There are several little things I wish I were good at, but I’m not. At some point, I need to just decide that I’m fine with not being good at them. They include:

• wrapping gifts
• using chopsticks
• uncorking wine
• finding the edge of transparent packing tape after it slips off the dispenser’s teeth

These are little things. My quality of life does not diminish because I’m not good at them, spare a few passing moments of mild shame (“You don’t know how to use chopsticks?!”).

But what about the big things I’m not good at. Period, not question mark. Like telling my family that I love them. Or refraining from an immediate and intense meltdown over something quite ephemeral. (Some things never change.)
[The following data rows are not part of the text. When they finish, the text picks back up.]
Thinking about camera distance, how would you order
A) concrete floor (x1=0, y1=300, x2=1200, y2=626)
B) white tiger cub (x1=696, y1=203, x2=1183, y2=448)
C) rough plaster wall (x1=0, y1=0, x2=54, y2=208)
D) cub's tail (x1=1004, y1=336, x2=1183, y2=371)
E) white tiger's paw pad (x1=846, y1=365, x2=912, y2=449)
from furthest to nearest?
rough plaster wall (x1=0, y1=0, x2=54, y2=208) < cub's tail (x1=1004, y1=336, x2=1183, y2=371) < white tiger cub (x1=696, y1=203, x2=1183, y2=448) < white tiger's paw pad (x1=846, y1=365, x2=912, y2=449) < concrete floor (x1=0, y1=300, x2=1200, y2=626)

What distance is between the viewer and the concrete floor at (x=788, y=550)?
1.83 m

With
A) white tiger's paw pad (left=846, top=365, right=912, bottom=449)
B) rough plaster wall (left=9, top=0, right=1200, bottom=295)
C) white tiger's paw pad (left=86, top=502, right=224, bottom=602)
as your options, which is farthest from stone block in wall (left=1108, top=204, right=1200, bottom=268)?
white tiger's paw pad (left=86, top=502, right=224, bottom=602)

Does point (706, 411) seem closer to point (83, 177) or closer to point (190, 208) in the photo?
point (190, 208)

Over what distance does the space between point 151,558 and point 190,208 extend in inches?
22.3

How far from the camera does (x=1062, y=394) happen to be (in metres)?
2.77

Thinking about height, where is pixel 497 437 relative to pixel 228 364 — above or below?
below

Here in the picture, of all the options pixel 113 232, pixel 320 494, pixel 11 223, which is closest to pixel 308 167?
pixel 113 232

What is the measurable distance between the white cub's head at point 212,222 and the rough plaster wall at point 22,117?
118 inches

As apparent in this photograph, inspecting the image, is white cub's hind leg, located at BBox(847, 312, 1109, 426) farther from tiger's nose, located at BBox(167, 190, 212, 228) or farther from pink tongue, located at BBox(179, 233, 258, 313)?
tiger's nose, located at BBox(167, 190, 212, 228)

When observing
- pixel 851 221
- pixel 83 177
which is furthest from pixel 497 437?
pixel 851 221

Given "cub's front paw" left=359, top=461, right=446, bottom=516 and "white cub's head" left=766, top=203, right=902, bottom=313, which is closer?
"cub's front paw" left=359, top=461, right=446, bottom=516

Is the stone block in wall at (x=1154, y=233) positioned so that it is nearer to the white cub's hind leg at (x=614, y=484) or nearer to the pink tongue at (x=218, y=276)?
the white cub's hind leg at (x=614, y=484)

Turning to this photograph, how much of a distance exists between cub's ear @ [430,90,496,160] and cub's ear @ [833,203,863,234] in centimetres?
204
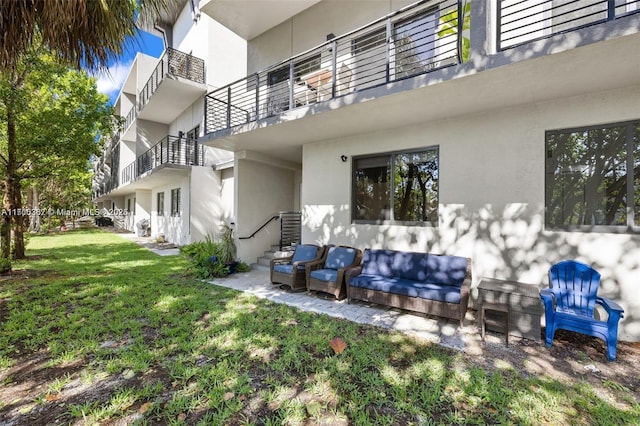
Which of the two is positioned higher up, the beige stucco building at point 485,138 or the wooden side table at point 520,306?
the beige stucco building at point 485,138

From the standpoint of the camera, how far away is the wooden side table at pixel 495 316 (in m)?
3.89

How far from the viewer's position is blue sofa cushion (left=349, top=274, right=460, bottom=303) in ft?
14.4

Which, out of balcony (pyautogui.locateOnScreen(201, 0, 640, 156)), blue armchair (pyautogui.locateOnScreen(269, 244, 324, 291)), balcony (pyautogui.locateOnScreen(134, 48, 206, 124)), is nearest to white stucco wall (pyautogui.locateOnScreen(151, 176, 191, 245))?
balcony (pyautogui.locateOnScreen(134, 48, 206, 124))

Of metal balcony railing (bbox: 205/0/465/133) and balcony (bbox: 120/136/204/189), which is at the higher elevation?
metal balcony railing (bbox: 205/0/465/133)

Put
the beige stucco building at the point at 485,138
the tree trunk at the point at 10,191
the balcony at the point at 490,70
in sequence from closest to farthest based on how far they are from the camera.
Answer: the balcony at the point at 490,70
the beige stucco building at the point at 485,138
the tree trunk at the point at 10,191

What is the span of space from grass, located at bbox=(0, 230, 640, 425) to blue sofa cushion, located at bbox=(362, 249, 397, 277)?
142 centimetres

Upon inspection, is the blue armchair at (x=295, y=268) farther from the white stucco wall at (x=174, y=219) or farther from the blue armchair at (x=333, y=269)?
the white stucco wall at (x=174, y=219)

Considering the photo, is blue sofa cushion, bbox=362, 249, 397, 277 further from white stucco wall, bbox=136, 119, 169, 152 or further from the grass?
white stucco wall, bbox=136, 119, 169, 152

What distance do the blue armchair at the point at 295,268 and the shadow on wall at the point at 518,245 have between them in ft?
3.87

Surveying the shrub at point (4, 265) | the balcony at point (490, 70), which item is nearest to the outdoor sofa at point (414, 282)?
the balcony at point (490, 70)

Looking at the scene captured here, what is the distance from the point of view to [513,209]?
4762 mm

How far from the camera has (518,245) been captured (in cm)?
470

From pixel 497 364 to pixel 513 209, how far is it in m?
2.62

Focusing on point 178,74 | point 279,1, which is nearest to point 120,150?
point 178,74
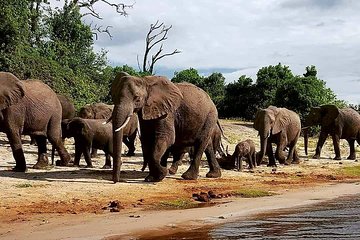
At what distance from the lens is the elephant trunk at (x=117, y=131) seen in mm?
14578

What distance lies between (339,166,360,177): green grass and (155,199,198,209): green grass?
11.1 meters

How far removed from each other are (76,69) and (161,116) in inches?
1023

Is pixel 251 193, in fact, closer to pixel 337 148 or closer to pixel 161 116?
pixel 161 116

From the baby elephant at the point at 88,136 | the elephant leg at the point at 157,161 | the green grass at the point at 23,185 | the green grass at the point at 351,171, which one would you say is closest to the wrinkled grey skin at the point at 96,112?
the baby elephant at the point at 88,136

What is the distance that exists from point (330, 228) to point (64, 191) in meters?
5.79

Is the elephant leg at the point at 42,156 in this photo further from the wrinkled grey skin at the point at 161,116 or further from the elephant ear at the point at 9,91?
the wrinkled grey skin at the point at 161,116

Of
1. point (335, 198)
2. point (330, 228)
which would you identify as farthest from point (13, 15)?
point (330, 228)

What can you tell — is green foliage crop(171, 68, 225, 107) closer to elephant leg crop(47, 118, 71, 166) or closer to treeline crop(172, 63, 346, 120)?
treeline crop(172, 63, 346, 120)

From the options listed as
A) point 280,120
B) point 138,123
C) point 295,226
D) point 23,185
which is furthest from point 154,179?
point 280,120

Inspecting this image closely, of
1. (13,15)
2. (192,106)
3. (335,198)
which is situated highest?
(13,15)

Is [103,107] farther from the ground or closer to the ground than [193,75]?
closer to the ground

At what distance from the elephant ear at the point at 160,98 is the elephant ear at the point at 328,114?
49.5 ft

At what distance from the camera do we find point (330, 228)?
997 centimetres

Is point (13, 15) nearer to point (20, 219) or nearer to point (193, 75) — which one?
point (20, 219)
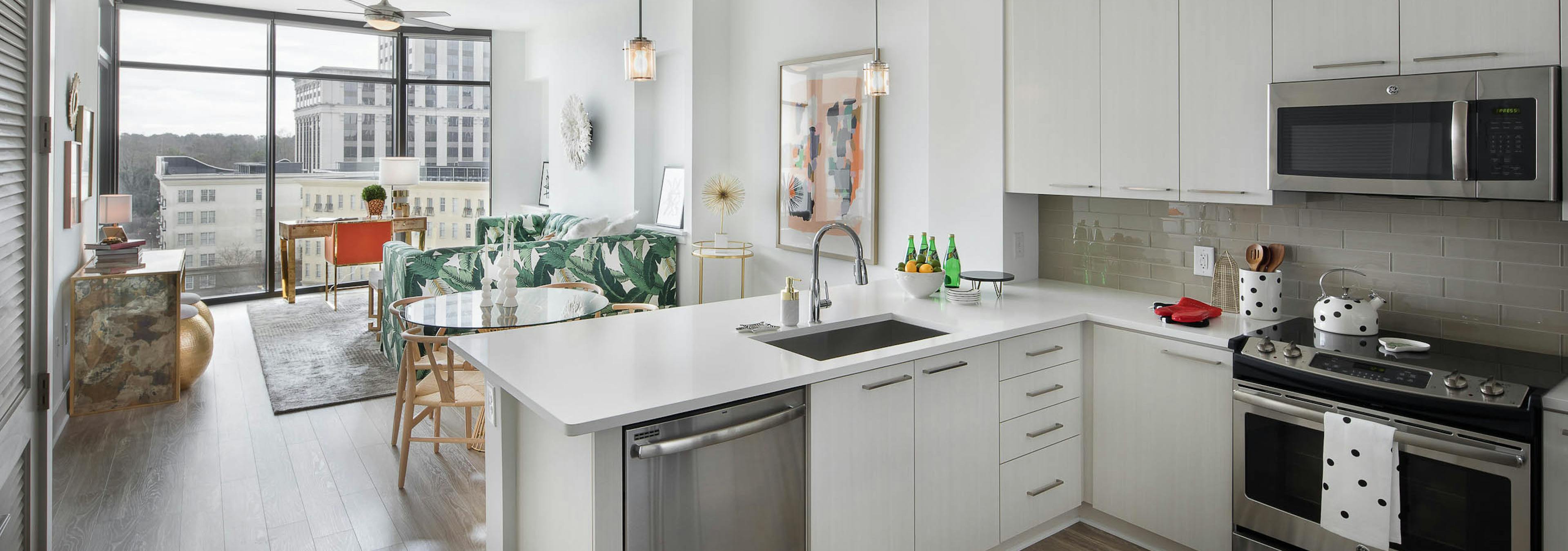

I post happy moments on Instagram because I am happy. It almost feels like summer, even now, the sludge of early March in Chicago-ish-land. I make fancy cocktails at home with bourbon and ice. I toast overpriced champagne in the winter sun of sidewalk cafés.

But then sometimes I’ll be driving and I’ll hear a song. You know? You know how that goes? And I’ll cry. Not a big ugly sob, but come on, some tears. Tight and kinetic in my chest. Then I’ll wonder how I might appear to people in cars next to me. Are they watching? Is it a female-specific trait to wonder how you look when you cry, all red-nosed and puffy-eyed. Period, not question mark.

That thought feels vaguely un-feminist. I push it away. Picking apart the crying usually stops the crying, so then I’m just a girl in a car. Feeling self-conscious. Again.